We spent our childhood vacations in southern Italy, wrapped in white sheets, pretending to be Greek Gods and Goddesses, frolicking amongst the Roman ruins of Paestum. While common sense families climbed the snowy mountains of Austria in heavy hiking boots and parka's, my sister and I had to wear flower crowns and skirts made of pine branches, impersonating nymphs of the Alpine forests. Where was justice, I asked myself, as I had to lay still on my brother's lap with an idyllic Bavarian scenery in the background, red ants crawling up my pants, only to be told that I would ruin a masterpiece if I dared move?

Ata had a simple fairy tale in mind, which later was published as 'Droom in het Woud' (Dream in the Forest), a dreamy and sometimes mystical story. They are brilliant, beautiful photographs and well worth the annoyance that they caused in my young life.

But back then it felt like I had to sit still a lot, smile a lot, jump off beach cliffs with cardboard cut-outs in the shape of wings taped to my ankles, because I was supposed to be Hermes, the messenger of the Greek Gods.
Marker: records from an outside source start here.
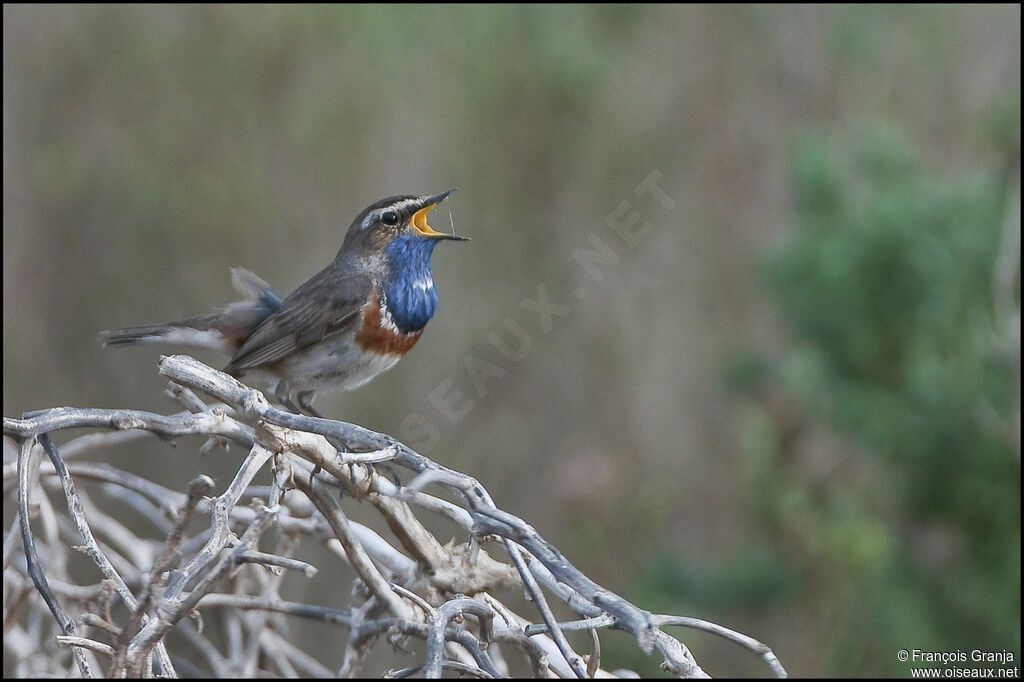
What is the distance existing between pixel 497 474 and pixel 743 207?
2.37 meters

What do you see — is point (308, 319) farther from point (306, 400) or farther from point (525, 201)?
point (525, 201)

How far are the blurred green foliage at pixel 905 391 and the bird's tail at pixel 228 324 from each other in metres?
1.79

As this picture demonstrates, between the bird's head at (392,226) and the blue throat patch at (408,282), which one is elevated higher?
the bird's head at (392,226)

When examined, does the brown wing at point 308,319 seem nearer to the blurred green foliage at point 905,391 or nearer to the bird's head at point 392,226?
the bird's head at point 392,226

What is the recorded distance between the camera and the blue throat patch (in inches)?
128

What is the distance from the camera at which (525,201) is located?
7074 mm

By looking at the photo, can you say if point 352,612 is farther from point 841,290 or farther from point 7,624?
point 841,290

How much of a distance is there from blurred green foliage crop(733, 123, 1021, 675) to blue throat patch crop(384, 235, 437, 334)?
1316mm

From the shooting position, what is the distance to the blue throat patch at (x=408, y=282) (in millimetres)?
3264

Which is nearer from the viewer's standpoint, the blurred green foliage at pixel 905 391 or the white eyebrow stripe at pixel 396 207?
the white eyebrow stripe at pixel 396 207

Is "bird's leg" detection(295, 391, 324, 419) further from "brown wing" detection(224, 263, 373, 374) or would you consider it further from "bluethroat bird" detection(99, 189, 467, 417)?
"brown wing" detection(224, 263, 373, 374)

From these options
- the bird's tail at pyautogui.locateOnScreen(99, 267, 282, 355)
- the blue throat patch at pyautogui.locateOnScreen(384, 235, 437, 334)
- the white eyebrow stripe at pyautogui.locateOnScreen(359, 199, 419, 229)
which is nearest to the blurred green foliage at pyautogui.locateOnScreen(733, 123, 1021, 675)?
the blue throat patch at pyautogui.locateOnScreen(384, 235, 437, 334)

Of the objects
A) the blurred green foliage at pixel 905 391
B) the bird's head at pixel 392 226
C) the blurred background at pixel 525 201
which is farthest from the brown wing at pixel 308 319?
the blurred background at pixel 525 201

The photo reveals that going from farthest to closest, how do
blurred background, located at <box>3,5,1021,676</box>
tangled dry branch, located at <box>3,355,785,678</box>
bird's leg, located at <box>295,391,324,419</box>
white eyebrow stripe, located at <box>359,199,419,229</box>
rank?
blurred background, located at <box>3,5,1021,676</box> < bird's leg, located at <box>295,391,324,419</box> < white eyebrow stripe, located at <box>359,199,419,229</box> < tangled dry branch, located at <box>3,355,785,678</box>
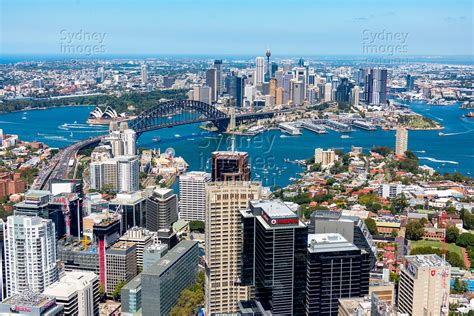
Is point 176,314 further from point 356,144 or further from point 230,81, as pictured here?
point 230,81

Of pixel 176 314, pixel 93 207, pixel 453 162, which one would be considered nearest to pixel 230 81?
pixel 453 162

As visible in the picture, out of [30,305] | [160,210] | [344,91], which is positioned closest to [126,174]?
[160,210]

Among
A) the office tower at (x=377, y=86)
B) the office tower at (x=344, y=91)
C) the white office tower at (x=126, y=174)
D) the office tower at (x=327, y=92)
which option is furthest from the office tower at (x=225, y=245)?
the office tower at (x=327, y=92)

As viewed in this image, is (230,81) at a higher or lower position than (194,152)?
higher

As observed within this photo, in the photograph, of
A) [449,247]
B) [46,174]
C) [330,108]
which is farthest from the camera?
[330,108]

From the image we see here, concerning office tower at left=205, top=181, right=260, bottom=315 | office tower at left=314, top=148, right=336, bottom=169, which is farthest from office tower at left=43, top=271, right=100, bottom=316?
office tower at left=314, top=148, right=336, bottom=169

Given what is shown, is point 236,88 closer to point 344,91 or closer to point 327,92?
point 327,92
Or balance an oversized clay urn on my head, because I was the perfect Athena.

All these memories are floating in my head as I look at the pictures that my mother has produced at our expense.

We had moved to Paris after the war and lived in Sevres, a 'banlieue' of Paris, which I now realize was a fairly affluent neighborhood. My mother was determined to give us the same vacation experience as our middle-class friends, but the only way we could afford them, was to hitch hike to our destinations. The luxurious French resorts of Cannes and Nice were en vogue at the time, especially after Cary Grant and Grace Kelley made it the envy of the world in 'To Catch a Thief'.

That is where we were going to spend our summer, my mother decided, money or no money. Without hesitation, she packed a suitcase and lugged the three of us to an all-night truck stop on the outskirts of Paris. She announced to whomever was there, drinking their morning coffee, that we were looking for a ride to the South of France and asked if there was anyone going there. An hour later we were all settled in the large cabin of an oversized truck, with a sleeping birch in which at least 2 of us children could fit, and we were on our way, crossing beautiful France. It took us 2 days. These were my favorite rides, the ones in big trucks with the sound of a large engine roaring, the oversized gear box and the muscled arms of the truck driver. It felt like we were the kings of the road in our high cabin. Going downhill was exhilarating until a steep hill reduced our speed to a crawl.

It must have been strange for motorists to see a young woman with her three children stand on the side of the road, each one of us carrying an oversized backpack. But these were the post-war years and people had a strong sense of solidarity. Rarely did we have to wait longer than half an hour before someone stopped. Sometimes it was a local farmer who took us under his wing, wined us and dined us on his farm. Once we spent the night in a police station. It was too late to find a hotel and 'les gendarmes' were uncomfortable with the thought of a woman and her children spending the night on the side of the road.

Some countries were more generous in giving us rides than others. In Italy of all countries, a nation that spawned the Ferrari and the Alfa Romeo, we finally had to throw in the towel and buy a train ticket as a last resort. I felt sorry for the passengers, sitting there in cramped compartments, like sardines. I knew that the way to really see the world was to stick out your thumb and wait for the adventure to begin.

I learnt many things in my hitchhiking career. At the age of nine, I discovered the taste of cold beer after a long hot day standing on the side of the road. I learnt the hazard of sitting too close to my twin sister in a stuffy car, since she was prone to vomiting. I discovered the value of having an older brother who always made sure he sat between a trucker and my young, attractive mother. And above all, I learnt that I like adventure. And this, I owe to my mother, Ata.